● **Requirement**: Word for word, write the lines below out again, with no pictures.

** Opening Input records block **

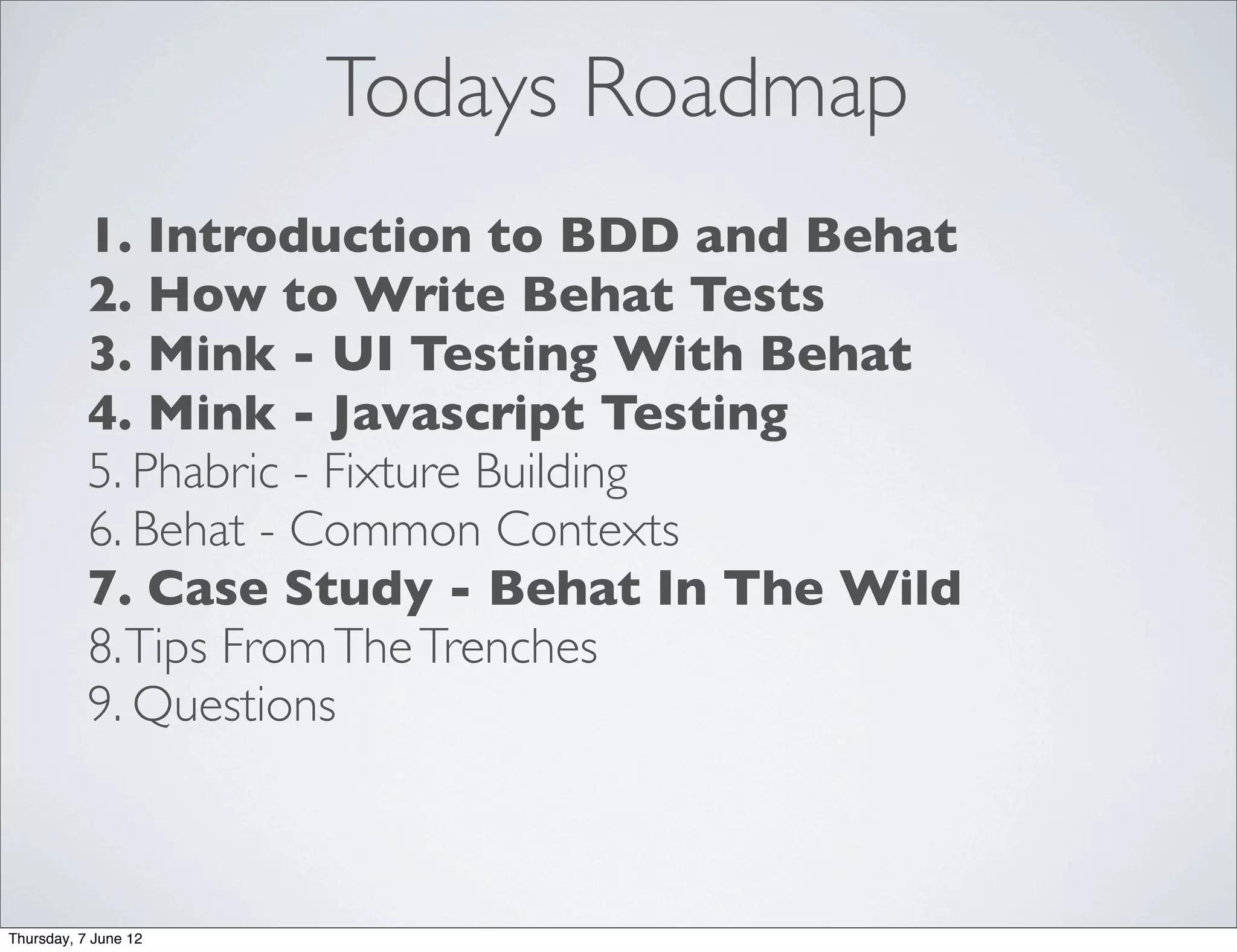 Todays Roadmap

1. Introduction to BDD and Behat
2. How to Write Behat Tests
3. Mink - UI Testing With Behat
4. Mink - Javascript Testing
5. Phabric - Fixture Building
6. Behat - Common Contexts
7. Case Study - Behat In The Wild
8. Tips From The Trenches
9. Questions

Thursday, 7 June 12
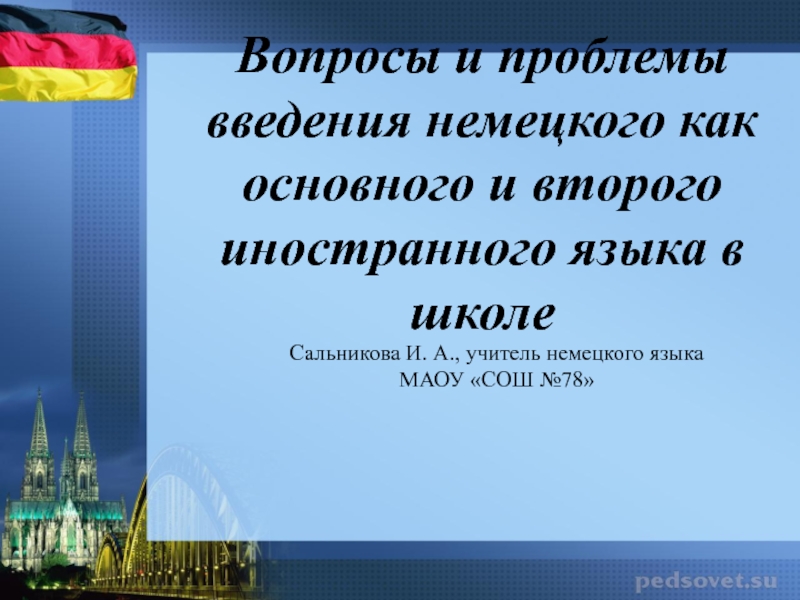 Вопросы и проблемы введения немецкого как основного и второго иностранного языка в школе

Сальникова И. А., учитель немецкого языка МАОУ «СОШ №78»

pedsovet.su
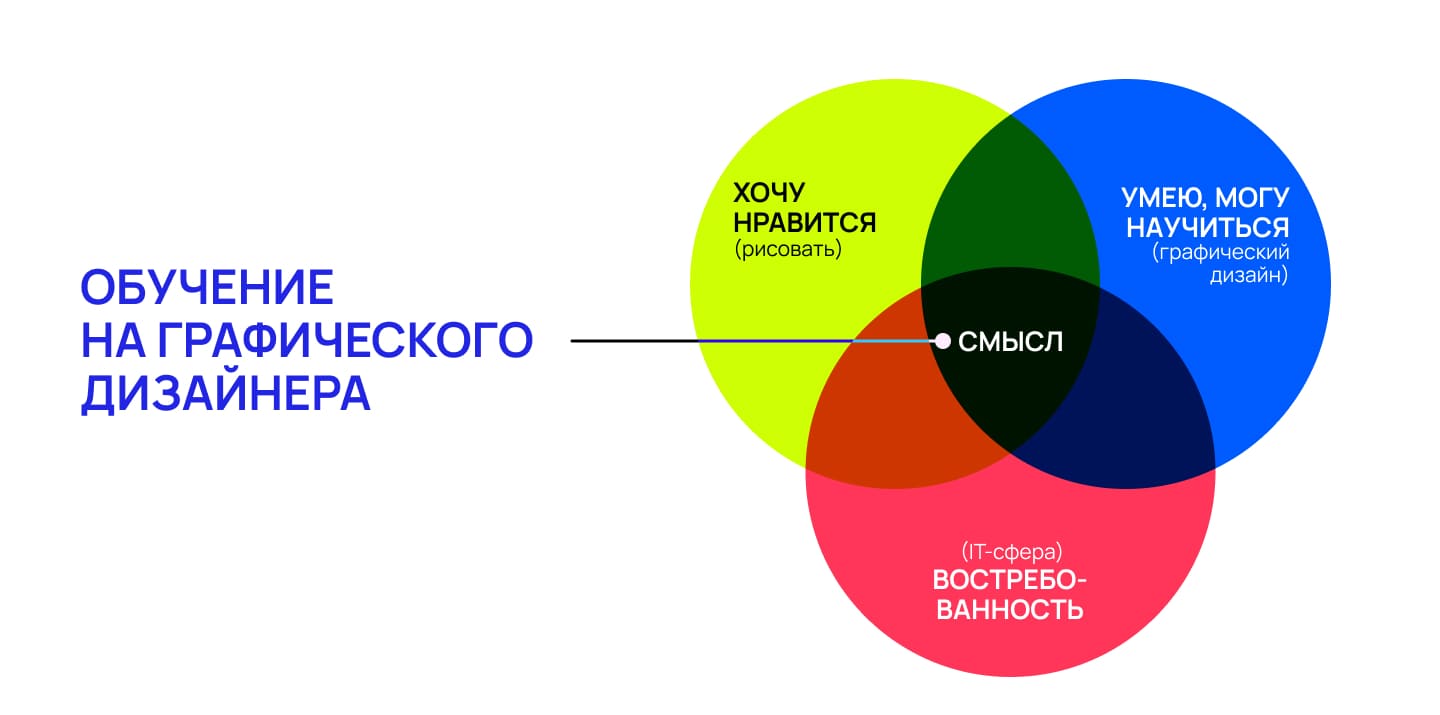 ОБУЧЕНИЕ НА ГРАФИЧЕСКОГО ДИЗАЙНЕРА

ХОЧУ НРАВИТСЯ (рисовать)

УМЕЮ, МОГУ НАУЧИТЬСЯ (графический дизайн)

СМЫСЛ

(IT-сфера) ВОСТРЕБОВАННОСТЬ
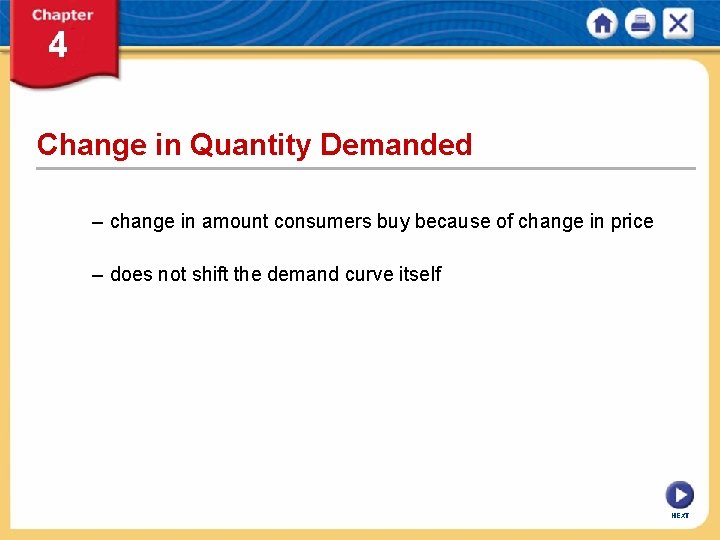 Chapter
4

Change in Quantity Demanded

– change in amount consumers buy because of change in price

– does not shift the demand curve itself

NEXT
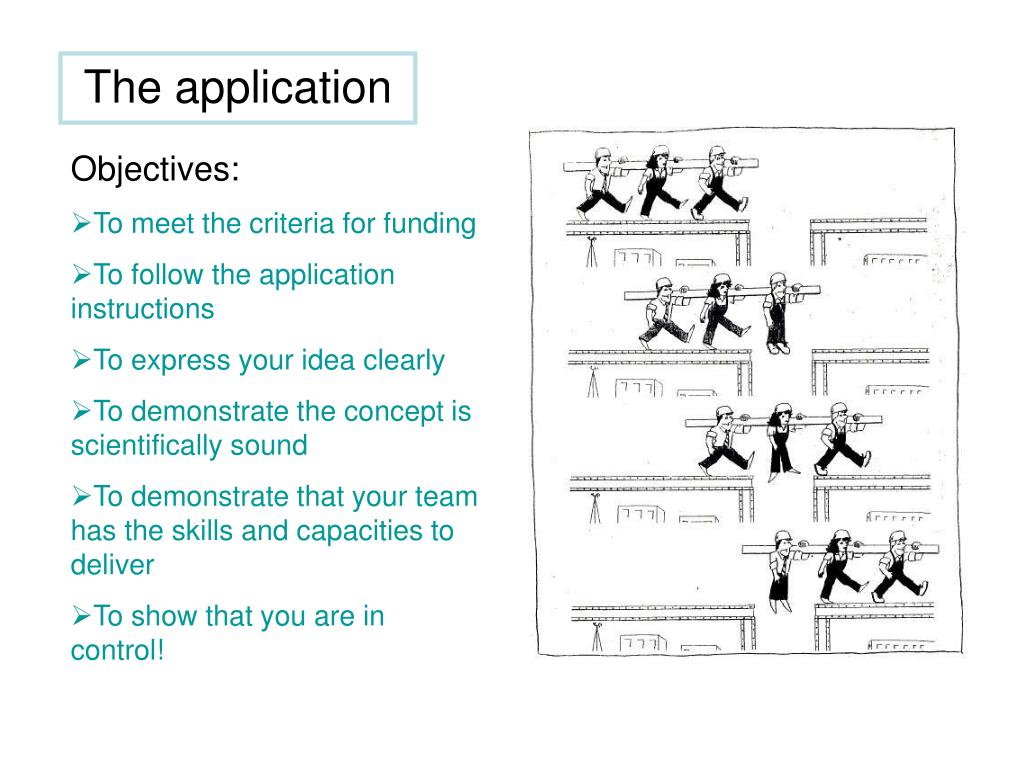 The application

Objectives:

➢To meet the criteria for funding

➢To follow the application instructions

➢To express your idea clearly

➢To demonstrate the concept is scientifically sound

➢To demonstrate that your team has the skills and capacities to deliver

➢To show that you are in control!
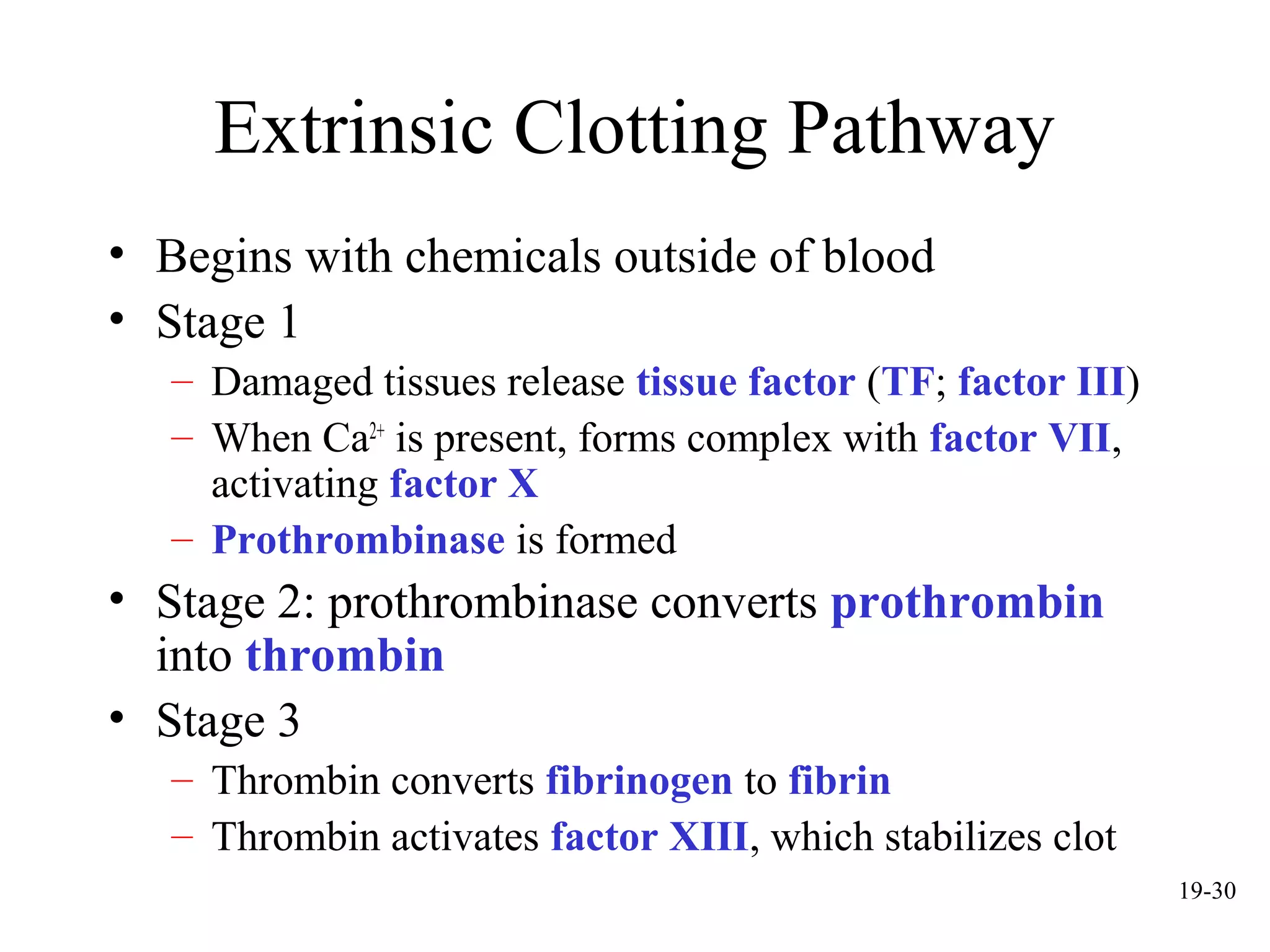 Extrinsic Clotting Pathway

• Begins with chemicals outside of blood
• Stage 1
  – Damaged tissues release tissue factor (TF; factor III)
  – When $Ca^{2+}$ is present, forms complex with factor VII, activating factor X
  – Prothrombinase is formed
• Stage 2: prothrombinase converts prothrombin into thrombin
• Stage 3
  – Thrombin converts fibrinogen to fibrin
  – Thrombin activates factor XIII, which stabilizes clot

19-30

** Closing Input records block **

● **Solution for this problem**:
 Todays Roadmap

1. Introduction to BDD and Behat
2. How to Write Behat Tests
3. Mink - UI Testing With Behat
4. Mink - Javascript Testing
5. Phabric - Fixture Building
6. Behat - Common Contexts
7. Case Study - Behat In The Wild
8. Tips From The Trenches
9. Questions

Thursday, 7 June 12
 Вопросы и проблемы введения немецкого как основного и второго иностранного языка в школе

Сальникова И. А., учитель немецкого языка МАОУ «СОШ №78»

pedsovet.su
 ОБУЧЕНИЕ НА ГРАФИЧЕСКОГО ДИЗАЙНЕРА

ХОЧУ НРАВИТСЯ (рисовать)

УМЕЮ, МОГУ НАУЧИТЬСЯ (графический дизайн)

СМЫСЛ

(IT-сфера) ВОСТРЕБОВАННОСТЬ
 Chapter
4

Change in Quantity Demanded

– change in amount consumers buy because of change in price

– does not shift the demand curve itself

NEXT
 The application

Objectives:

➢To meet the criteria for funding

➢To follow the application instructions

➢To express your idea clearly

➢To demonstrate the concept is scientifically sound

➢To demonstrate that your team has the skills and capacities to deliver

➢To show that you are in control!
 Extrinsic Clotting Pathway

• Begins with chemicals outside of blood
• Stage 1
  – Damaged tissues release tissue factor (TF; factor III)
  – When $Ca^{2+}$ is present, forms complex with factor VII, activating factor X
  – Prothrombinase is formed
• Stage 2: prothrombinase converts prothrombin into thrombin
• Stage 3
  – Thrombin converts fibrinogen to fibrin
  – Thrombin activates factor XIII, which stabilizes clot

19-30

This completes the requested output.